The problem with specialized ETFs
The recent marketing wars between the mutual fund industry and supporters of exchange traded funds adopts a rather dogmatic characterization of the two products akin to the Star Wars movies. The mutual fund Empire, inherently evil and a scourge to all low-fee loving citizens of the galaxy, is a lumbering giant weakened greatly by some clumsy attempts to sell its mutual fund way of life; akin to the Stormtroopers weak defense an Ewok attack (yes, this makes personal bloggers Ewoks in my analogy; I have the full geek press on). The rebellion, forces of good and lovers of all low fee loving products, are devoted to the cause of setting the investing world free by the ETF force.
There seems to be a problem with pitting mutual funds vs. ETFs this way. Both are created by the same industry and, to quote Jason Zweig: “Sooner or later, Wall Street turns every good idea into a bad one.” More accurately, Wall Street turns every good idea into a self-serving execution of the idea. The idea of both mutual funds and ETFs are, stripped of industry excess, both fine. The issue is that where the execution of mutual fund products are now awash in high fees for low service, the ETF industry is now awash in too many products.
But variety is good right?
The problem is that when the ETF market becomes so fragmented and specialized, the investor may end up with similar issues as buying a mutual fund (often referred here as mutual fund-itis). Take, for example, the much criticized Dent Tactical ETF, a high fee and actively managed ETF with an investment strategy based on Harry Dent Jr.’s analysis on future trends (who recently admitted he’s having a rough 2009 on the prediction front). On November 6, its trading volume was 1,791 shares.
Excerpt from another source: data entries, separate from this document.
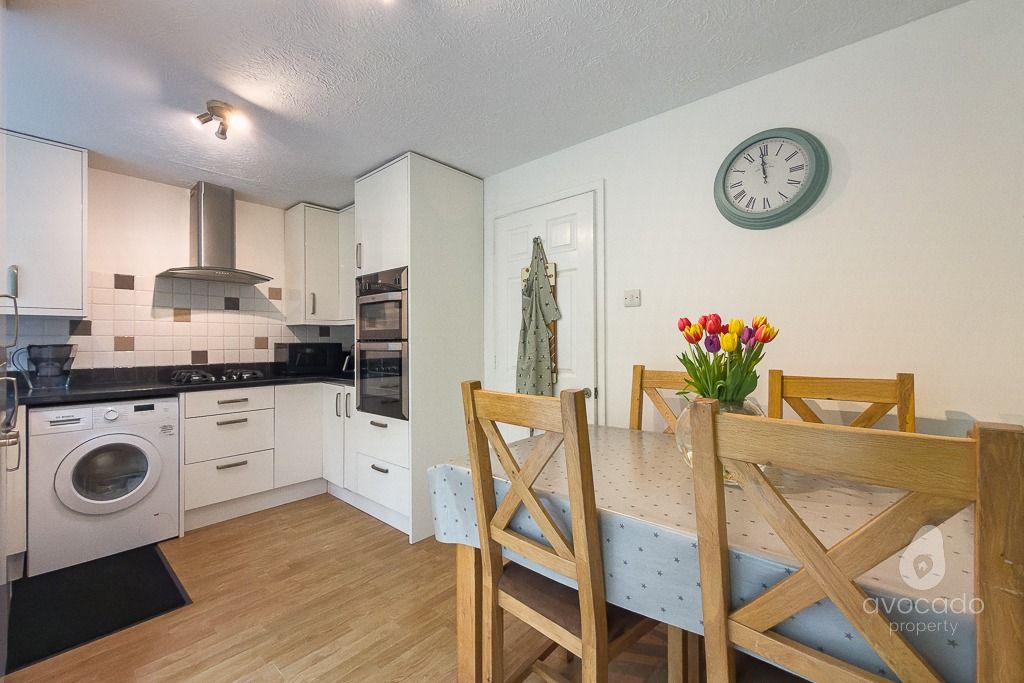 Property photo 3 of 14 5184415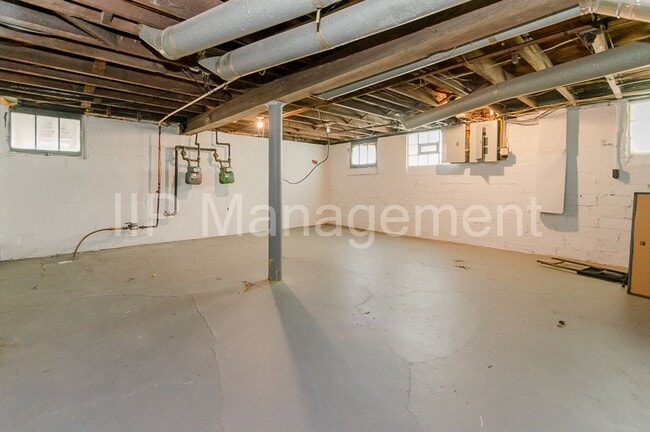 Building Photo - 3102 Montclair Ave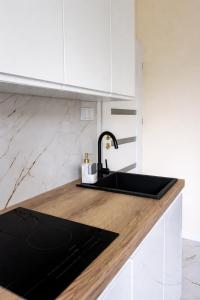 Nowe luksusowe Apartamenty z WANNĄ PREMIUM MANUFAKTURA-Orientarium ZOO-Aquapark Fala-Prywatny na wyłączność - w pełni wyposażony apartament -Blok, Niskie piętro, ZAMYKANY PARKING NA PILOTA - Cisza i spokój - Prywatność - Doskonała lokaliz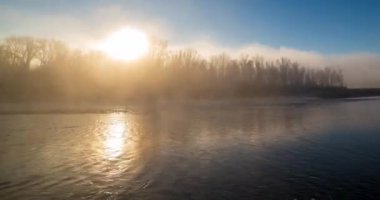 4k dağı nehir saati yaz ya da sonbahar gündoğumunda sona erer. Vahşi doğa, berrak su ve her zaman yeşil olan kırsal vadi. Güneş ışınları ve yoğun sabah sisi. Motorlu doli kaydırma hareketi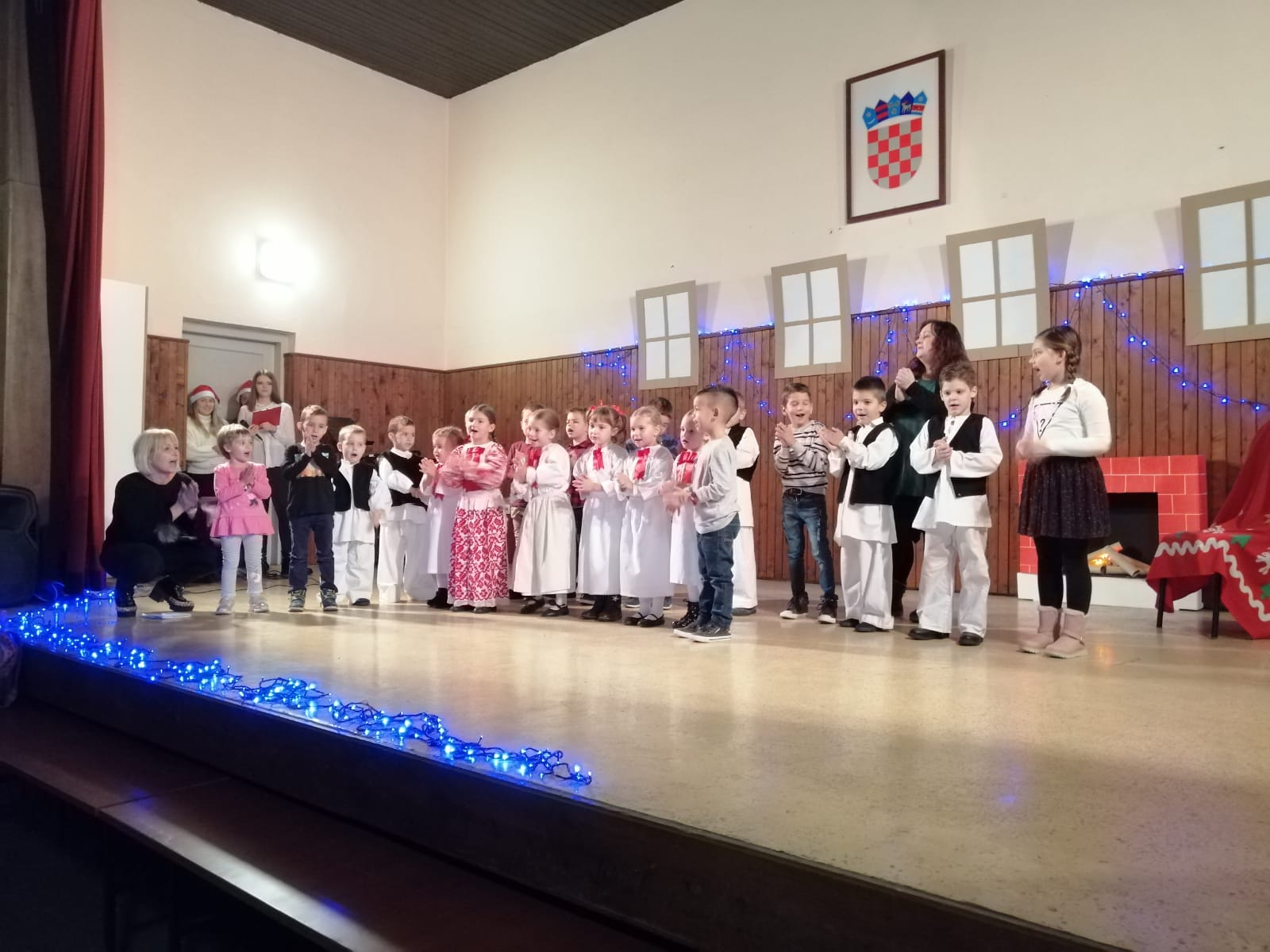 Doček Svetog Nikole u Mraclinu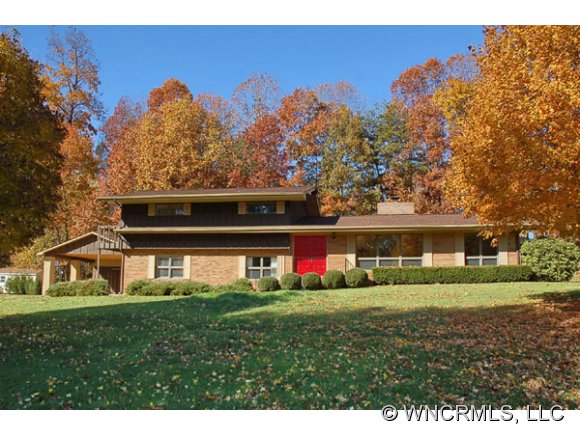 302 Camelot Dr, Clyde, NC 28721 photo 1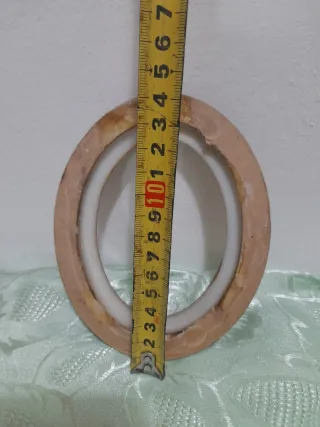 Cornice tonda in resina color oro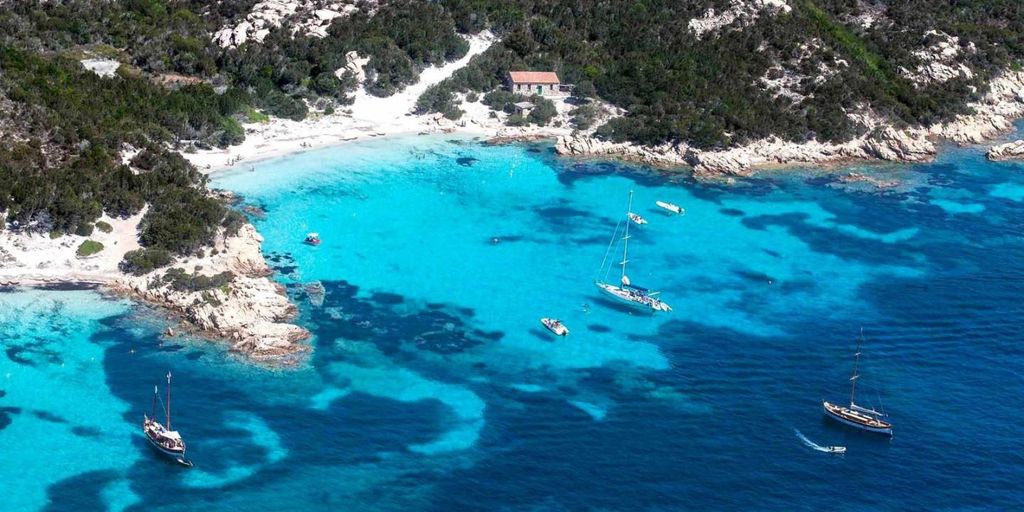 La Maddalena: Inselrundfahrt mit Aperitif und Brunch an Bord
ETFs with thin trading volumes tend to suffer from larger than normal bid-ask spreads leading to distortions in “true” pricing, issues unwinding large positions and potentially higher trading costs by being forced to sell in tranches due to limited demand. Generally, many experts believe any ETF should have a trading volume of over 100,000 shares a day to be a viable ETF in the long run.
The problem is not as isolated. As the Wall Street Journal reported in August of this year, the ten largest ETFs account for approximately 40% of assets under management and 2/3 of all trading volume. In other words, the law of averages dictates that the more ETFs one holds, the more likely they will own an ETF that accounts for 90% of product issued but a mere third of trading volume. In real numbers, over 200 ETFs had such small trading volumes that their bid-ask spread was 0.5% or over; this spread is so high that it negates the cost advantage of an ETF over a mutual fund (Claymore Securities in the US seems to be particularly bad- 7 of 34 ETFs had a bid-ask spread of over 2% in August of this year; in essence, you de facto bought a high fee mutual funds if you equate being on the wrong side of a spread with MER).
Thinly traded ETFs can be caused by several reasons: over-specialization, high fees, poor investment strategy and, as Preet pointed out, an ETF with too few holdings to properly diversify (incidentally, that ETF, zeb.to, is also thinly traded at under 40,000 share on November 6). The problem becomes more pronounced over time as new market players- BMO and Charles Schwab to name two- begin to pile on and need to differentiate themselves from existing ETFs by issuing more exotic offerings.
As the number of thinly traded ETFs grows, the options of an ETF issuer typically are: (i) do nothing and let the investor suffer in the market; (ii) wind up the ETF and redeem at net asset value (possibly triggering an unintended tax consequence); or (iii) merge the ETF with a larger ETF and report the better results of the large ETF, resulting in survivorship bias in returns.
Exotic products issued at the industry’s peak that few people bought. Hard to liquidate product. Hidden costs. Unintended tax consequences. Many new market participants. Survivorship bias in returns. Sounds awfully like the mutual fund industry doesn’t it? Of course it does. The same people who created one are now creating the other.
The moral of the story is that no product should be generalized as good or bad and buying an ETF does not necessarily mean you bought a better product than a mutual fund (as several writers have commented rightly though this is not an apples to apples comparison). The devil is always in the details and a knee jerk mutual fund = bad, ETF= good is an overly simplistic analysis to take.
As for a solution, ETFs work best when they are broadly based with low fees. Canadian Capitalist, who is a ETF Jedi, ran an excellent series comparing global equity mutual funds with broad based indexes. But note his methodology- he used as his basis of comparison broad indexes. His approach, and mine, to ETF investing is to stay out of the excess of the industry and invest in ETFs which are broad and low costs which is the underlying reason for investing in an ETF in the first place.